Спасибо за стихи! А я не удержалась....... экспромт...

Любовь в страданиях умирает -
За что наказана судьбой?
К душе с мольбой  она взывает - 
За что же так они со мной?

Молчит душа. Она устала.
Душа беззвучно слёзы льёт.
Её давно уж всё достало.
Ну почему так не везёт?

Любви росток взойдёт несмелый -
Найдутся тут же сапоги,
Что растоптать его  посмеют,
Чтоб не достался он другим.

Любовь страдает, умирая,
Душе отдав последний стон.
Печально смотрит, понимая -
Не повторится сладкий сон.

----------


## CTARый

*Звёздочка*,
Татьяна,спасибо за понимание. :flower: 

*Добавлено через 2 минуты*



> Леш.. Старалась..


Аллочка!!!Суперррр!!!!Спасибо большое! :flower:

----------


## Malina sladkaja

> Что написать тебе...
> 
> Что написать тебе в письме?
> Я-не Онегин,ты-не Татьяна.
> Роман закончен,и тебе
> Не стал я рыцарем без страха и изъяна.
> 
> Что написать тебе в письме?
> Я-не Ромэо,ты- не Джульета
> ...
------------
ЗАДАНИЯ
(A) Перепишите часть ветки форума, всё от «## Malina sladkaja» вниз до «страха и изъяна.», поменяв «Онегин» на «Печорин».
(B) Выпишите из ветки форума имена всех литературных героев, которых называет стихотворение «Что написать тебе...».
------------
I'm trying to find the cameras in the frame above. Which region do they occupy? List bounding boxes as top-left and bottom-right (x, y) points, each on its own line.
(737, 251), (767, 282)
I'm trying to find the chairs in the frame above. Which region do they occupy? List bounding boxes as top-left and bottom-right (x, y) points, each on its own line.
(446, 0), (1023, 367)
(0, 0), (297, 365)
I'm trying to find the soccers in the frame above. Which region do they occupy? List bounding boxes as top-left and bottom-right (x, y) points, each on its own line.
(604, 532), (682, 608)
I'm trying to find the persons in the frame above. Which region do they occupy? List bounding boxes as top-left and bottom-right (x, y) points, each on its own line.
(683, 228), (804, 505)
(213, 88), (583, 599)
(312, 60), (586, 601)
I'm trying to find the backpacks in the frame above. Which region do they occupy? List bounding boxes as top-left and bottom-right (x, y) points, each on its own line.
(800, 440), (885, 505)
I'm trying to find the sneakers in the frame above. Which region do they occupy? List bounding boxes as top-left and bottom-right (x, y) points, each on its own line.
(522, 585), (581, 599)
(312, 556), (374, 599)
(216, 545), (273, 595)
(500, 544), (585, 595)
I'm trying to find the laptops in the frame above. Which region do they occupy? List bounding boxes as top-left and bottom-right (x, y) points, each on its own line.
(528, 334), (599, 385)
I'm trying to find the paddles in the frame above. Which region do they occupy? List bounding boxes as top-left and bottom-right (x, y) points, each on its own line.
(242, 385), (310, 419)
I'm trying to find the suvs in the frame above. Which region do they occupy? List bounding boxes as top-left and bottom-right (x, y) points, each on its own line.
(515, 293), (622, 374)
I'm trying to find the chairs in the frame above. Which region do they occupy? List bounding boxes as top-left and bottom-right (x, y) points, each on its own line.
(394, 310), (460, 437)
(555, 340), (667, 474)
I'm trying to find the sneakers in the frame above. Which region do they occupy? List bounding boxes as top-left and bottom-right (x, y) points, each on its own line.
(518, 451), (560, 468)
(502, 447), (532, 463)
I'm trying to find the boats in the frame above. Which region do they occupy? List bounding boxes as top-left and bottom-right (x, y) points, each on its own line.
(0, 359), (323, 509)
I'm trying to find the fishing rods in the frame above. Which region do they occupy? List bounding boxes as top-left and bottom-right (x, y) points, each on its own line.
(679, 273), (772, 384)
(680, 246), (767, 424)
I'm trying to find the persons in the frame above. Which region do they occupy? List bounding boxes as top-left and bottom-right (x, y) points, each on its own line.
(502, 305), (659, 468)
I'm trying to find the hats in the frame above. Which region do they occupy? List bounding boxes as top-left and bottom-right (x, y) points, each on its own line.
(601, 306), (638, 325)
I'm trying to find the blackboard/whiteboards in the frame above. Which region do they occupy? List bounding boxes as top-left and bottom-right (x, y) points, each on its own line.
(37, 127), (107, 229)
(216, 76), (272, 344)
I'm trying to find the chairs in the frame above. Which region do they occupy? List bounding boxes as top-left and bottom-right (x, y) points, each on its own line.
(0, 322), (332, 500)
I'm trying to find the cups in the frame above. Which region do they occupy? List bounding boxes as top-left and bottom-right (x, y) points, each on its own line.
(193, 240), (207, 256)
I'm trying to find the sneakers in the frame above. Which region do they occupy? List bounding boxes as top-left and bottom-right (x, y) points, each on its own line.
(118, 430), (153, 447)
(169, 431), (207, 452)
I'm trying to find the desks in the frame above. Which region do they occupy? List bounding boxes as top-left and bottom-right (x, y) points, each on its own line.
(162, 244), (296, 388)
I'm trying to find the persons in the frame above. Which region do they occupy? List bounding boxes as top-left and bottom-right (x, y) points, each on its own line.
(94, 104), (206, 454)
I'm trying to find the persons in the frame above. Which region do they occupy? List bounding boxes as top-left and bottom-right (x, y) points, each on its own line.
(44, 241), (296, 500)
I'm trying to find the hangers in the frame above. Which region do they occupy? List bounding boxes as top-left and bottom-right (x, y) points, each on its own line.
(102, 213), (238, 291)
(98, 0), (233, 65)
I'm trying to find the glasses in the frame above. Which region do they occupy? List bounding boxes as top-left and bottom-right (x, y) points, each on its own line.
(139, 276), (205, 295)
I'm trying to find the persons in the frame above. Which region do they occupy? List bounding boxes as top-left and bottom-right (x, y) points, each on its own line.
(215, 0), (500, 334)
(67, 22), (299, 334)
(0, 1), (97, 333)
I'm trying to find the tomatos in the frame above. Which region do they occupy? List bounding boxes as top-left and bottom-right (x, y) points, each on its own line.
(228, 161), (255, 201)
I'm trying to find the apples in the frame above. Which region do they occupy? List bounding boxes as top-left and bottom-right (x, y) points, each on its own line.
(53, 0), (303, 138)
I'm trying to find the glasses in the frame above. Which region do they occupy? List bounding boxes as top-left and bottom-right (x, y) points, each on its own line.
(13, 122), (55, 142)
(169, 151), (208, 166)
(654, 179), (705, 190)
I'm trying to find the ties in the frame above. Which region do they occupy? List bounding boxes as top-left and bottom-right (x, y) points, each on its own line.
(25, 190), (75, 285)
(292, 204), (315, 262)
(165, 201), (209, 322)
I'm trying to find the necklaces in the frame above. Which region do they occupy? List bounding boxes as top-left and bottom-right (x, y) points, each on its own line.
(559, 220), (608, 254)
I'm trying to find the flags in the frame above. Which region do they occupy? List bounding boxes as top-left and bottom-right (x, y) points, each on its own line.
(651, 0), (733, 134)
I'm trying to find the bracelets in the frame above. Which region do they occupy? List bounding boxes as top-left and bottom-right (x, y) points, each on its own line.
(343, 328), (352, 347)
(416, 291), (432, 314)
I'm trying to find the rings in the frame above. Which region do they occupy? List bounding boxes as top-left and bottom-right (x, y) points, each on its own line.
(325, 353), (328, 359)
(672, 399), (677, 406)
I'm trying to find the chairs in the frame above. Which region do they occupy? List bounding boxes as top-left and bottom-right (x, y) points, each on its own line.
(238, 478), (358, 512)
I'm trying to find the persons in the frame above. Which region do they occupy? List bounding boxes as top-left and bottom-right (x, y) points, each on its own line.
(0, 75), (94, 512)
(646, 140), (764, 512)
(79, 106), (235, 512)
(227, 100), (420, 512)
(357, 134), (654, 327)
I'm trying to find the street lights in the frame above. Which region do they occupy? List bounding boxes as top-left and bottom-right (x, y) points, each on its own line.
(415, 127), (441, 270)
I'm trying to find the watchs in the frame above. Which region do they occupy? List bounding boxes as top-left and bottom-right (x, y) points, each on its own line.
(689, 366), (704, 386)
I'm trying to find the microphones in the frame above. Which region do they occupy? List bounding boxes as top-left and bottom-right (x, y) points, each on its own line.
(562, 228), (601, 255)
------------
ОТВЕТЫ К ЗАДАНИЯМ
(A)
## Malina sladkaja

> Что написать тебе...
> 
> Что написать тебе в письме?
> Я-не Печорин,ты-не Татьяна.
> Роман закончен,и тебе
> Не стал я рыцарем без страха и изъяна.

(B) Онегин, Татьяна, Ромэо, Джульета